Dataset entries
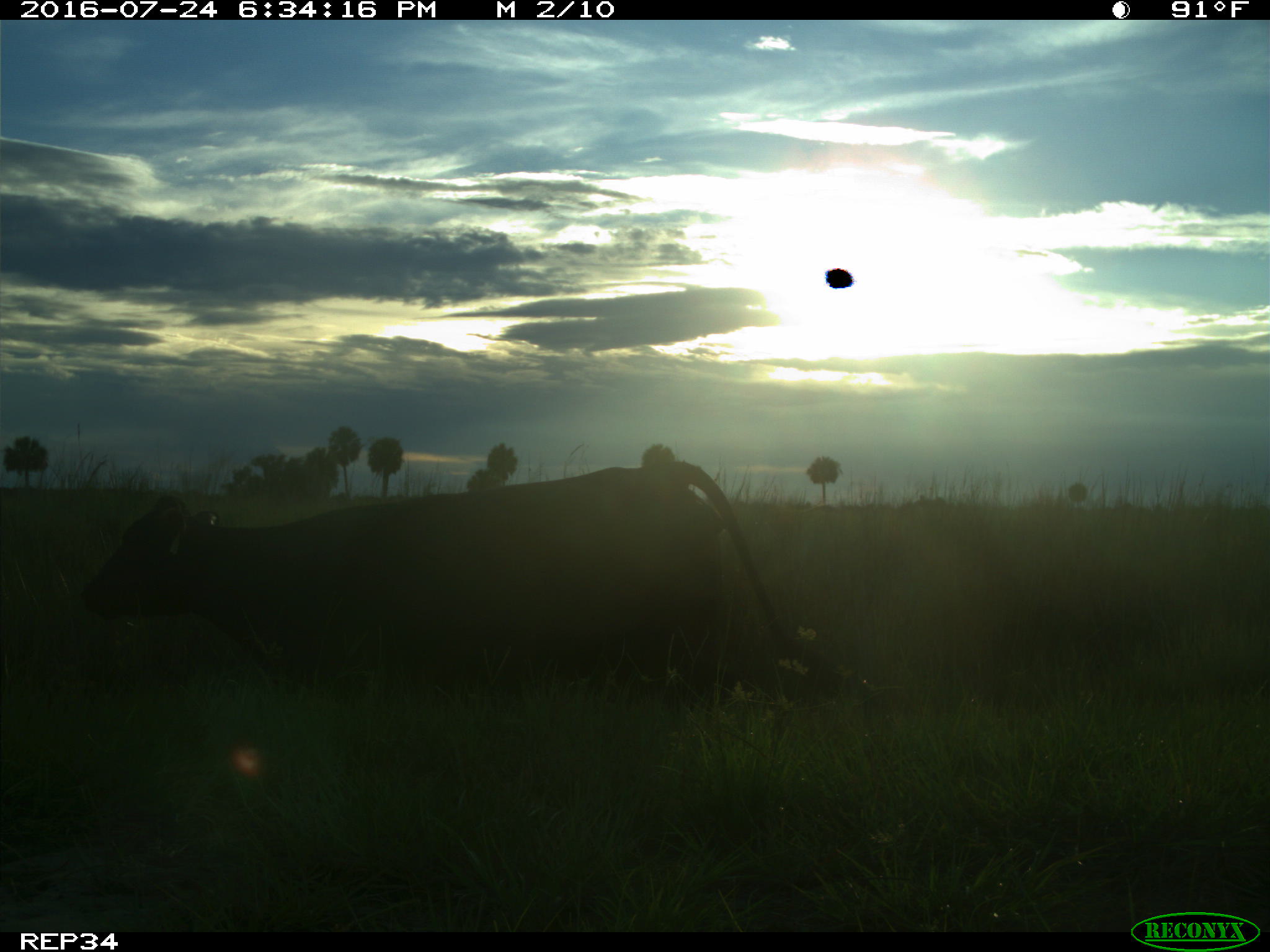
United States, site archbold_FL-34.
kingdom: Animalia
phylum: Chordata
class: Mammalia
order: Artiodactyla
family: Bovidae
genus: Bos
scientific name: Bos taurus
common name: domestic cow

▸ REQUIRED ACTION
Look above for the line that contains "class: Mammalia". That line and every line after it through the end of the data must be written out exactly, with nothing else.

▸ TASK ANSWER
class: Mammalia
order: Artiodactyla
family: Bovidae
genus: Bos
scientific name: Bos taurus
common name: domestic cow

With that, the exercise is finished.